Sep 9
Jim's notes from our first meeting :
Talked with Dylan on Sep 9
R files :
RDS.r (respondent driven sampling),
NSM.r (network sampling with memory)
These two are both looking at this problem:
population of 2 types of people (male/female, say) want to find % of
each, with sampling sampling procedure is to start with small number
of "seeds", and then using some sort of network find more people in
successive "waves" of adding to sample.
RDS does this with a given network, adding 1 new person per (or a small number)
NSM does this with each person listing others, and some sort of
filter on combined lists
----
SES_simulation.r, T-square_and_quadrat.r
These two are both trying to count how many things there
are in a 2D plane, either with a grid (quadrat) or
by moving in a T direction from previous find & line (?)
SES scaled estimation sampling
---
$ r
$ install.package("network") # required
$ import("network")
The RDS.r one (only one we looked at together)
has some missing constants (pop.size, avg.degree)

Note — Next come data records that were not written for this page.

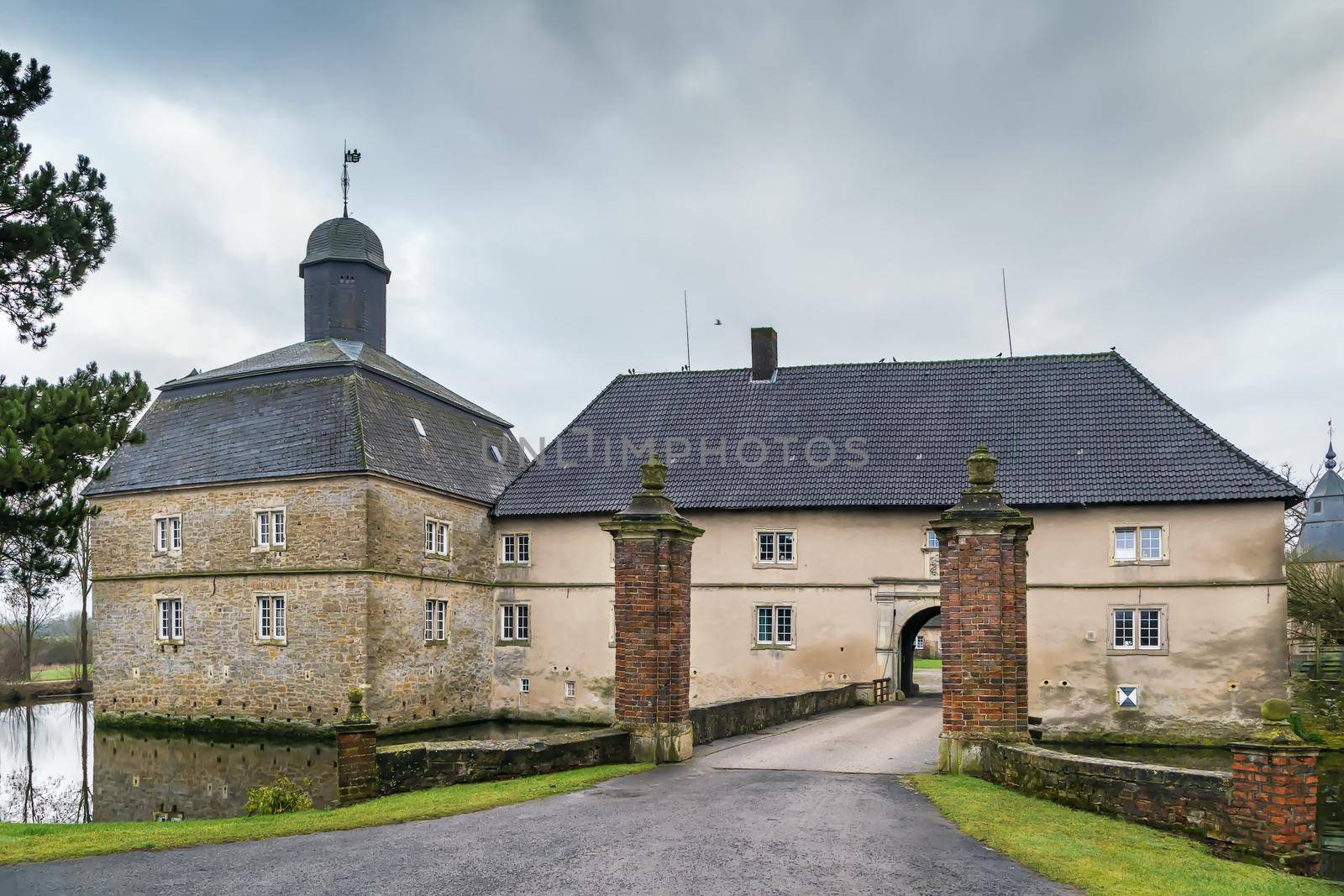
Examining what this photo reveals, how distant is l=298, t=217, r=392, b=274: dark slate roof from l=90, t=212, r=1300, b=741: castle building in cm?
211

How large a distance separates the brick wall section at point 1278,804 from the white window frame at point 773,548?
63.7 feet

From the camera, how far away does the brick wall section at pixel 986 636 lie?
1163 centimetres

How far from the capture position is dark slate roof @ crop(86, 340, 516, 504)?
2755cm

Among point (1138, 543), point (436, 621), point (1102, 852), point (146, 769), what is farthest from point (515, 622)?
point (1102, 852)

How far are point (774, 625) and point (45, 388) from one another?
65.6ft

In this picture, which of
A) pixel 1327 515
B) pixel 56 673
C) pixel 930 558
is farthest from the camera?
pixel 1327 515

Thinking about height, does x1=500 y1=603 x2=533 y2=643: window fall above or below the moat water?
above

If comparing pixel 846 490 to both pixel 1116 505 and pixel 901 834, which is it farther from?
pixel 901 834

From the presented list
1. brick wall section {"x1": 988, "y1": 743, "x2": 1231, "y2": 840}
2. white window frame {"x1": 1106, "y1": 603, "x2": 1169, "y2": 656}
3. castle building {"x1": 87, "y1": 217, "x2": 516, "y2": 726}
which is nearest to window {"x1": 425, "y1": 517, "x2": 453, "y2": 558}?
castle building {"x1": 87, "y1": 217, "x2": 516, "y2": 726}

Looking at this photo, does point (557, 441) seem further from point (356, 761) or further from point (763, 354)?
point (356, 761)

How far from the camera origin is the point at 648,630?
12.7m

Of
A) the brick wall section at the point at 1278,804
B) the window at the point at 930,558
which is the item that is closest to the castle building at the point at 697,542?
the window at the point at 930,558

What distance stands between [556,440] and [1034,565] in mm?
14256

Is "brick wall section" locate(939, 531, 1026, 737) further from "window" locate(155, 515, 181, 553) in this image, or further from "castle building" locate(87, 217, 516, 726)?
"window" locate(155, 515, 181, 553)
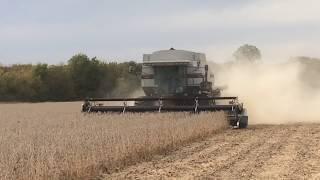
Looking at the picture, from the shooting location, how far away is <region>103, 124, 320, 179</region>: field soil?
10875 mm

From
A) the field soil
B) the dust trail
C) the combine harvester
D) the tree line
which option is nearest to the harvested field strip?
the field soil

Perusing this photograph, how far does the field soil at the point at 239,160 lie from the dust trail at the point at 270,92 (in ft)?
32.7

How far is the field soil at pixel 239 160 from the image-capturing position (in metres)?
10.9

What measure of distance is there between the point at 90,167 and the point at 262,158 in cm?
401

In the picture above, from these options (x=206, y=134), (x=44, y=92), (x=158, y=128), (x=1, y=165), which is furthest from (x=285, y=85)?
(x=44, y=92)

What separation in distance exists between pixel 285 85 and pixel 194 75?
396 inches

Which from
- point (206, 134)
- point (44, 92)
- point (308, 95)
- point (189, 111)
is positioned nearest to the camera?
point (206, 134)

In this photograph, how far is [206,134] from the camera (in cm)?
1859

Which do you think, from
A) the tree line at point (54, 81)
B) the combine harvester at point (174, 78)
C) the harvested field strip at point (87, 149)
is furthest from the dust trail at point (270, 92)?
the tree line at point (54, 81)

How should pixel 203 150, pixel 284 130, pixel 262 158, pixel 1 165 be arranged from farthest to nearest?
pixel 284 130 → pixel 203 150 → pixel 262 158 → pixel 1 165

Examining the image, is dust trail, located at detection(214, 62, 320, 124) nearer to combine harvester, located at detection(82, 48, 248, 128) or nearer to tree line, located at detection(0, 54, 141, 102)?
combine harvester, located at detection(82, 48, 248, 128)

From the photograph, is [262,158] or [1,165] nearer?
[1,165]

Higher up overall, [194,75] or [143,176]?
[194,75]

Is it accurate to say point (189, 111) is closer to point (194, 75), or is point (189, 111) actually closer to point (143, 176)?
point (194, 75)
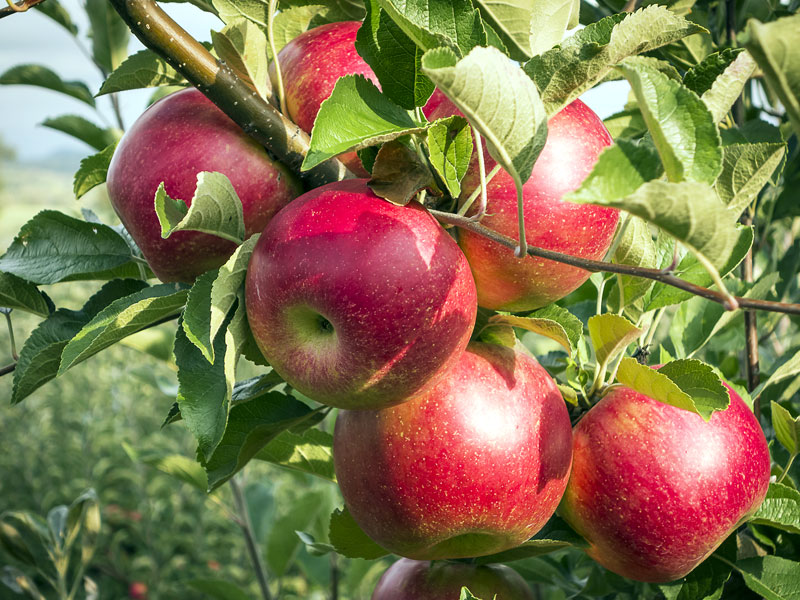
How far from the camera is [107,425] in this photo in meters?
3.54

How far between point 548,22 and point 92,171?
1.75 feet

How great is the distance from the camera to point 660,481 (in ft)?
2.41

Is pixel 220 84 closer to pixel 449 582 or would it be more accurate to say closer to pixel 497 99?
pixel 497 99

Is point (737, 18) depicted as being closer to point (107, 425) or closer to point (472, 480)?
point (472, 480)

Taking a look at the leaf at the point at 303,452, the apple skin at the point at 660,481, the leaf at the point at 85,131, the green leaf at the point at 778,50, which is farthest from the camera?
the leaf at the point at 85,131

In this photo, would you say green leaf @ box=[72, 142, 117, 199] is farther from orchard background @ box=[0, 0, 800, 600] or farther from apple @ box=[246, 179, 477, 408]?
apple @ box=[246, 179, 477, 408]

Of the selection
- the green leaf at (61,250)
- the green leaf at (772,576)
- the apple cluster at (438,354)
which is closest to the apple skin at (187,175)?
the apple cluster at (438,354)

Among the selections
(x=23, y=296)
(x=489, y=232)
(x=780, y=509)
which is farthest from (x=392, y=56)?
(x=780, y=509)

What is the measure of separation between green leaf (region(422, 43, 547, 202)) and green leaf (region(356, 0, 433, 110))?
0.10 m

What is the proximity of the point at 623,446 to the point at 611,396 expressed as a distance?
0.06 meters

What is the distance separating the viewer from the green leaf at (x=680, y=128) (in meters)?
0.45

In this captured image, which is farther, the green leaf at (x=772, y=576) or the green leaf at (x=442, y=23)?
the green leaf at (x=772, y=576)

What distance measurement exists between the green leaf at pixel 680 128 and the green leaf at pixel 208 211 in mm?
318

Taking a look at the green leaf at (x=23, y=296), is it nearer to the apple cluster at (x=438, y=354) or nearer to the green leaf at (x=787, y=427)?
the apple cluster at (x=438, y=354)
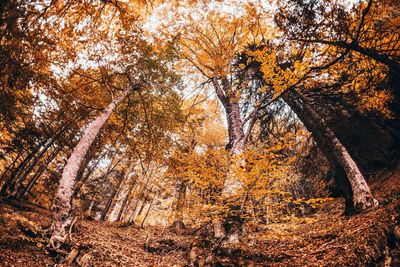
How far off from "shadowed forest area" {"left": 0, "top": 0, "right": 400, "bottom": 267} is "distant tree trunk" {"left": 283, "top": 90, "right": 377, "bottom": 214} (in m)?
0.05

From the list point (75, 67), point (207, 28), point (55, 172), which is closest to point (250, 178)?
point (207, 28)

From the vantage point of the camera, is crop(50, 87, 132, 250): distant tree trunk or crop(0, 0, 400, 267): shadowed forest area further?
crop(50, 87, 132, 250): distant tree trunk

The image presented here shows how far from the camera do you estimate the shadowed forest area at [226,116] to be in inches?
150

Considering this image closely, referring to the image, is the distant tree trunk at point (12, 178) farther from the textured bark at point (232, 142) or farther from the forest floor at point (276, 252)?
the textured bark at point (232, 142)

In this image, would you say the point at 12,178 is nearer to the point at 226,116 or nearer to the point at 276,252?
the point at 226,116

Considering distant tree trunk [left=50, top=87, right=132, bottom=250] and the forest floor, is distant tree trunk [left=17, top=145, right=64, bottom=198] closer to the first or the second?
distant tree trunk [left=50, top=87, right=132, bottom=250]

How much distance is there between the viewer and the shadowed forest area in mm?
3822

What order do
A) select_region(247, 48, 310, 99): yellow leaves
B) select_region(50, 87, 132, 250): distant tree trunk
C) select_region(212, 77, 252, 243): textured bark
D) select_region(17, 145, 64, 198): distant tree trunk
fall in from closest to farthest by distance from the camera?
select_region(50, 87, 132, 250): distant tree trunk → select_region(247, 48, 310, 99): yellow leaves → select_region(212, 77, 252, 243): textured bark → select_region(17, 145, 64, 198): distant tree trunk

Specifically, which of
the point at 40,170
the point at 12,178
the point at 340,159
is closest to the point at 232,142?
the point at 340,159

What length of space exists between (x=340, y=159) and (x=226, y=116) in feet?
14.9

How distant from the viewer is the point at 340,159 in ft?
24.9

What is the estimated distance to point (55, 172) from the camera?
40.4 feet

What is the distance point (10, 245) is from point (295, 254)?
248 inches

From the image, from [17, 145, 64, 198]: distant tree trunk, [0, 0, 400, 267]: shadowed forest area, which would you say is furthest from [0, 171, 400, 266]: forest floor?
[17, 145, 64, 198]: distant tree trunk
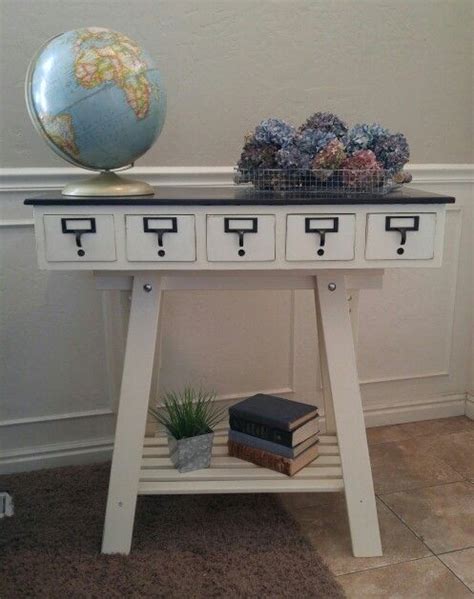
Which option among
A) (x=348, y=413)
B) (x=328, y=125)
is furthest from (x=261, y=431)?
(x=328, y=125)

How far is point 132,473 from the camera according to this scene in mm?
1267

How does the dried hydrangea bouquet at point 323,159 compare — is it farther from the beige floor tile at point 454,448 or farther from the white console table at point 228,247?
the beige floor tile at point 454,448

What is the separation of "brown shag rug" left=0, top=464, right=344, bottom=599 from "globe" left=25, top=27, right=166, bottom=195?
0.86m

and looks like it needs some debugging.
Indentation needs to be cleaned up,
and I'd like to see it put into functions
with clear inputs/outputs/test_cases
and some sort of really short description of each
with definitions of terms (seed, wave, ...) would be good.
---
"Variance" - of what in RDS ?
(I don't know what that means in this context.
What is being repeated?)
---
For for quadrat and NSM, Dylan wants to find optimum
parameters to get best result. I suggested abstracting
this into a function
result = f(input1, input2, ...)
that we can then use formal search approaches on inputs
(i.e. hill climbing, exhaustive search on a grid, ...)